◆ Stated task ◆
In the data below, rename "vintage green car" to "old green sedan" wherever it appears, with everything else unchanged. Return the result without the pictures.

◆ Listed entries ◆

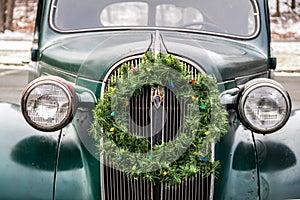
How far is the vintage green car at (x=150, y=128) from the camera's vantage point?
10.2ft

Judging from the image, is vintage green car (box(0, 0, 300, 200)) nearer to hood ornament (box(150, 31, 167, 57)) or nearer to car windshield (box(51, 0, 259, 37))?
hood ornament (box(150, 31, 167, 57))

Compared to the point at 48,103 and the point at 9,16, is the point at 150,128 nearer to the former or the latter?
the point at 48,103

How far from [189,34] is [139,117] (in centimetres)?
103

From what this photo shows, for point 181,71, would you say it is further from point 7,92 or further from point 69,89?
point 7,92

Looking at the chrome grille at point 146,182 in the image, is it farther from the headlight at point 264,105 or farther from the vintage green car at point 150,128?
the headlight at point 264,105

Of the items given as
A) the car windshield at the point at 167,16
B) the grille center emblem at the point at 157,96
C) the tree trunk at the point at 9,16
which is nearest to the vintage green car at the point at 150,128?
the grille center emblem at the point at 157,96

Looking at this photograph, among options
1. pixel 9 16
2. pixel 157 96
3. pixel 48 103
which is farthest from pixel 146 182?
pixel 9 16

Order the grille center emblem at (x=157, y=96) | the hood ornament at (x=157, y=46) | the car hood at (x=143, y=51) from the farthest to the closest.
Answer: the car hood at (x=143, y=51) < the hood ornament at (x=157, y=46) < the grille center emblem at (x=157, y=96)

◆ Answer ◆
How far is the old green sedan at (x=150, y=128) from the camera's vantage point?
10.2ft

Judging from the image, is old green sedan (box(0, 0, 300, 200)) nearer to hood ornament (box(150, 31, 167, 57)) or nearer to car windshield (box(51, 0, 259, 37))?
hood ornament (box(150, 31, 167, 57))

Compared to the point at 48,103 and the point at 9,16, is the point at 150,128 nearer to the former or the latter?
the point at 48,103

How far from [189,34] is [139,117] (in centimetres)?
103

From what this photo shows, for point 181,71, would you say it is further from point 7,92 or further from point 69,89?
point 7,92

Looking at the chrome grille at point 146,182 in the image, is it farther from the headlight at point 264,105 or farther from the old green sedan at point 150,128?
the headlight at point 264,105

Of the items given as
A) the car windshield at the point at 167,16
B) the grille center emblem at the point at 157,96
C) the tree trunk at the point at 9,16
which is nearest to the old green sedan at the point at 150,128?
the grille center emblem at the point at 157,96

Looking at this photograph, among options
1. pixel 9 16
2. pixel 157 96
3. pixel 48 103
which is farthest from pixel 146 182?
pixel 9 16

Order the grille center emblem at (x=157, y=96) | the hood ornament at (x=157, y=46) | the car hood at (x=143, y=51) from the farthest to the closest.
Answer: the car hood at (x=143, y=51) < the hood ornament at (x=157, y=46) < the grille center emblem at (x=157, y=96)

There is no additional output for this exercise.